Monday, November 14, 2016

Markets Weren’t Spooked By A President Trump

What investors feared was an indecisive election. Once the winner became clear, confidence returned.


By David M. Primo and Trung A. Dang
The Wall Street Journal
November 14, 2016

Less than one day after Donald Trump’s election as president, we could already add one more prediction to the dustbin of history: that a Trump victory would lead to immediate disaster for the financial markets.

The warnings came from every direction in the weeks and months leading up to Nov. 8. An equity analyst told New York magazine that “Trump is widely considered to be reckless and Clinton is widely considered to be a friend to Wall Street.” Two highly cited university economists using advanced statistical techniques estimated that “a Trump victory would reduce the value of the S&P 500, the UK, and Asian stock markets by 10-15%.”

Yet three major stock indexes—the Dow Jones Industrial Average, the S&P 500 and the Nasdaq—were all up on Nov. 9. Not since Bill Clinton’s re-election in 1996 have all three increased simultaneously the day after a presidential election. The Dow gained more than 250 points Wednesday, and closed the week at a record high.

You might wonder: What happened? But there’s a better question: What didn’t happen?

The days before the election were rife with uncertainty. There were fears of terrorist attacks, a contested election, violence in the streets, a breakdown of society—what you might call the end of America. (We exaggerate, but have you seen what disappointed voters are posting on Facebook and Twitter?) These fears—warranted or not—were amplified by journalists who struggled to maintain objectivity. Then they bounced around the echo chamber of social media.

By and large, none of these fears materialized. Mr. Trump gave a conventional victory speech. It was matched by Hillary Clinton’s equally uneventful concession speech. The election is not contested. America has a new president and is on a path toward another peaceful transition of power.

Stock prices reflect millions of individual decisions, so we need to be cautious in attributing intentions to markets. But in the days after the election, investors seemed to be reacting to the stability of America’s democratic institutions. To the extent that anything can be gleaned from the financial rally, it is this: On balance, having the election definitively resolved has outweighed immediate concerns about what President-elect Trump might do in the days ahead.

How can we be so sure? Look at two pieces of data: first, the movement in the futures markets—essentially bets on where stock prices are headed. Early Wednesday morning, when a Trump victory began to seem likely, S&P futures plunged by 5%. That was a decline consistent with analysts’ fears.

Second, consider what happened when U.S. markets opened on Wednesday at 9:30 a.m. It had become clear in the light of day that the country had “survived.” The S&P, for instance, began the trading day within points of where it had closed the day before, and it headed upward from there.

This pattern is strong evidence that what was really rattling investors wasn’t the prospect of President Trump, but rather the fear of what might ensue after a messy, indecisive election.
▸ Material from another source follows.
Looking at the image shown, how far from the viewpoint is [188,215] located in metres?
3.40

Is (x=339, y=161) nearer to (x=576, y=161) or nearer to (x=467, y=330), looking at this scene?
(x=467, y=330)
Once that chaos was averted, the worry subsided.

That isn’t to say there are no winners and losers in the markets after a Trump victory. The Mexican peso was off about 8% Wednesday, tied to questions about what President Trump will do regarding trade and the North American Free Trade Agreement. Biotech companies, whose drug-pricing practices Mrs. Clinton had called “outrageous,” jumped about 10% the day after the election.

As many have noted, there are striking parallels with the British vote in June to leave the European Union. There, too, the public was inundated with dire predictions about what would happen to the financial markets if Brexit won. Immediately after the vote stocks nose-dived, with the S&P down more than 3%. But that index fully recovered within a couple of weeks. Perhaps the biggest difference is that the recovery after Mr. Trump’s victory was nearly instantaneous.

There is still significant uncertainty about what President Trump will do, how Brexit will be resolved, and a host of other geopolitical issues. Investors would be wise to expect continued volatility in financial markets. And if Mr. Trump makes good on many of his economic and foreign policy promises, the markets could reverse course. But the financial lesson from last week is that the clarity of elections—having a decisive winner and a gracious loser—may matter nearly as much as, and in some cases more than, the outcome.

This was an exhausting campaign. But those who worry about the country’s future should take solace in the way markets responded to an unexpected Trump victory. America’s political system is more resilient than many experts would have us believe.